Gold Fields has cut select areas of the Tierra Blanca prospect with a total of five hand-dug trenches. “The results overall have been somewhat spotty,” cautions Maynard. Trench 1 yielded better intervals of 13 grams gold across 2.7 metres plus 9.1 grams over 3.2 metres. Highlights from trench 2 included nearly 3 metres of 0.9 gram, 3 metres of 1.8 grams and 3 metres 1.2 grams. The third trench returned some splashier grades, including 5.2 metres of 3.2 grams.

Gold Fields is also in the final phase of drill target definition work on the Laguna North and Laguna South prospects at the Bella Vista property, 7 km south of Tierra Blanca. “We’re talking first-round here,” says Maynard, “that is, taking our best shot and seeing what we can come up with.”

Nine targets

The Bella Vista property is underlain by foliated greenstone basalts, a black and silty package of phyllites and a group of upper phyllites, along with some partly serpentinized ultramafic rocks.
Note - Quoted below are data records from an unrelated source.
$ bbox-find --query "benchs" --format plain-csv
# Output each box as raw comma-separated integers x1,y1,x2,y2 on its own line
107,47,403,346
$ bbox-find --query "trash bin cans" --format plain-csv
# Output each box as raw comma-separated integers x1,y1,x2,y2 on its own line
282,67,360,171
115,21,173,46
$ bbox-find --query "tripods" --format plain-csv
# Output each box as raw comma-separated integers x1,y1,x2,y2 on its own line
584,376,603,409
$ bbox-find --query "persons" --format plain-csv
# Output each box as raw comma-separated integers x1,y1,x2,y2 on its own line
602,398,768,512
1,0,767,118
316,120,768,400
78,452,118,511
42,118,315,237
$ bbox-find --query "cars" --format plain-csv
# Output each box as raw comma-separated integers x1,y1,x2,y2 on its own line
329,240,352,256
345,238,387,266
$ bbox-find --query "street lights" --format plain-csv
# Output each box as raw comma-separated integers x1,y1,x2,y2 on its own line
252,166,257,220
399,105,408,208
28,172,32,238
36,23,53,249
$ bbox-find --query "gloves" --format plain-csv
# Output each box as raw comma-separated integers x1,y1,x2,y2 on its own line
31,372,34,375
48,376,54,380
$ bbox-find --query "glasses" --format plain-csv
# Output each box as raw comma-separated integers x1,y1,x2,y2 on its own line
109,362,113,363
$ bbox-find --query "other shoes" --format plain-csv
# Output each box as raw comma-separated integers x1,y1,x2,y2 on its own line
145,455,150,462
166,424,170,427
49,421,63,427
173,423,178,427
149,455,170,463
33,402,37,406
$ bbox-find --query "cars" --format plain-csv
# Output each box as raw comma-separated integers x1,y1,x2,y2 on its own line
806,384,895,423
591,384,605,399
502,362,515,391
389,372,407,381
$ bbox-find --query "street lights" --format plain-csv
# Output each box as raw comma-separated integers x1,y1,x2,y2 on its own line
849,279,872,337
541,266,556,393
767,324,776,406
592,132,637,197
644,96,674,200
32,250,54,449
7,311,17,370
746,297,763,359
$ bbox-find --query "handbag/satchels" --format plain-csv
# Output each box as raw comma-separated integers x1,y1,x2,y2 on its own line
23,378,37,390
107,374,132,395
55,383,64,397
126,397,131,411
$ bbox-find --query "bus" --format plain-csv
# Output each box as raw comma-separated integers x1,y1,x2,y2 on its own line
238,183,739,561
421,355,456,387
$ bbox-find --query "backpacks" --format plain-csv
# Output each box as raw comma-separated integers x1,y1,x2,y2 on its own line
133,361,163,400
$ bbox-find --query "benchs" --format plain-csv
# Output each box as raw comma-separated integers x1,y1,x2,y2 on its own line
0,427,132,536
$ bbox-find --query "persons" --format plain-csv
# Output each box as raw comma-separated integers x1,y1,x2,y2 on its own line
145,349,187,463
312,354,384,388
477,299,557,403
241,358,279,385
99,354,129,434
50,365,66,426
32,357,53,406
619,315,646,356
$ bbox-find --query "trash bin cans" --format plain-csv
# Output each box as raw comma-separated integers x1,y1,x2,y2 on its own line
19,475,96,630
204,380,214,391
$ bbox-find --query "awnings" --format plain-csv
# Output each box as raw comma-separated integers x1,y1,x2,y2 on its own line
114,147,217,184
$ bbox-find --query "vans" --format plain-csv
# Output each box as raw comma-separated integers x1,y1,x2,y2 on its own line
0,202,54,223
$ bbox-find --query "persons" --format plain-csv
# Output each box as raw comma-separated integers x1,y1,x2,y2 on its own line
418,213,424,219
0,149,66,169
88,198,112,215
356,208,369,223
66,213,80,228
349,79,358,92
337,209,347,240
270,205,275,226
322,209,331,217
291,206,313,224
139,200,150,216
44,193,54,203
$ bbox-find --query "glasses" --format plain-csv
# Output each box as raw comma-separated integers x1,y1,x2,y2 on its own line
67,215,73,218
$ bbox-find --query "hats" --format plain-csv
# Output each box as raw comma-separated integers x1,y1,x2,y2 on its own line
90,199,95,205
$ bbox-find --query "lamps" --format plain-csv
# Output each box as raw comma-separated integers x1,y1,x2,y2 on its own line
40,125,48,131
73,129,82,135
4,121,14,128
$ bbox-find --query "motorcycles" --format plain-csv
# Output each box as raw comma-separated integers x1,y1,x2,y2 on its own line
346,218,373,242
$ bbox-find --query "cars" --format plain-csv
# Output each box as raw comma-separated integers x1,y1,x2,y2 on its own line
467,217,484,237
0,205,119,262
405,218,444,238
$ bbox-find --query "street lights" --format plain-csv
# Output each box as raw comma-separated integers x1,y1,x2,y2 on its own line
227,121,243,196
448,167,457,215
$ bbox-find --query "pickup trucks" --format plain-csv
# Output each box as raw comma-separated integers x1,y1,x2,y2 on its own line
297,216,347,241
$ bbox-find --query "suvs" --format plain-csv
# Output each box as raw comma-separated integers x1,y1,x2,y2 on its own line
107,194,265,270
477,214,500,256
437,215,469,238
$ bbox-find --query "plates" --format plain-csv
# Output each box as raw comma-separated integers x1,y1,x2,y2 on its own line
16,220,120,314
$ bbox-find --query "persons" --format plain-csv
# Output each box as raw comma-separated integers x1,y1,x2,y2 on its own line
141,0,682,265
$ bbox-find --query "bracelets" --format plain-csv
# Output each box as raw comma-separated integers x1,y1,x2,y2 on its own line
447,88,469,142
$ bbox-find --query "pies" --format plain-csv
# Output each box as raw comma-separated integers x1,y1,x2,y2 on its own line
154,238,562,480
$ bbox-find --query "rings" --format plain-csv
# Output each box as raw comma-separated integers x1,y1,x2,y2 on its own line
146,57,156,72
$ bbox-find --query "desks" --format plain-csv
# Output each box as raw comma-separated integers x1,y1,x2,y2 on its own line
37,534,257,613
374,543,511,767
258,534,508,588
Radius discovered the prospect in 2001 and completed a grid soil survey, taking 3,958 soils and more than 1,400 rock samples from a 11-sq.-km area. Based on the database, Gold Fields has identified nine anomalous targets, with an abundance of plus 300 parts per billion values in soils. One prospect, Cerro Alto, yielded a multi-ounce grab sample running 197 grams.

Mineralization at Laguna North exists in foliated greenstones, whereas Laguna South is hosted by a foliated granitoid. Another prospect, JNL, which yielded hand-trenching values of 5.42 grams across 13.9 metres and 9.72 grams across 19.9 metres, is hosted in silty phyllites.

Separate bodies

The Laguna North and Laguna South are separate bodies running in a northeasterly fashion. The soil anomaly of Laguna North measures 600 by 200-400 metres. Hand trenching has returned gold values of 2.91 grams across 14 metres, 2.57 grams over 35.2 metres, 2.74 grams over 9.9 metres and 6.16 grams across 44 metres. Several quartz vein bodies cut across Laguna North.

The Laguna South anomaly is 600 by 300 metres. The original discovery outcrop ran about 12 metres of 2.5 grams. Follow-up hand trenching yielded 28 metres of 1.84 grams. Gold Fields has returned and completed mapping and sampling, extending the original creek bed trench both to the northwest and to the south. Maynard noted some silicification and iron oxide weathering while sampling but was not especially impressed until three samples came back with values of 32, 33 and 8 grams for an average of 20 grams over 11 metres. Additional results include 29 metres of 3.4 grams, plus 18 metres of 1.4 grams.

“The picture emerging at Laguna South is that of a deeply weathered foliated granitoid containing locally high-grade gold mineralization in association with somewhat subtle zones of silicification, along with a lot of oxide material running 1 to 1.5 grams over significant widths,” says Maynard.

Radius has 17.9 million shares outstanding and trades around 55 in a 52-week range of $1.20-20.

Goldfields has budgeted C$2 million for exploration this year at the joint-venture project.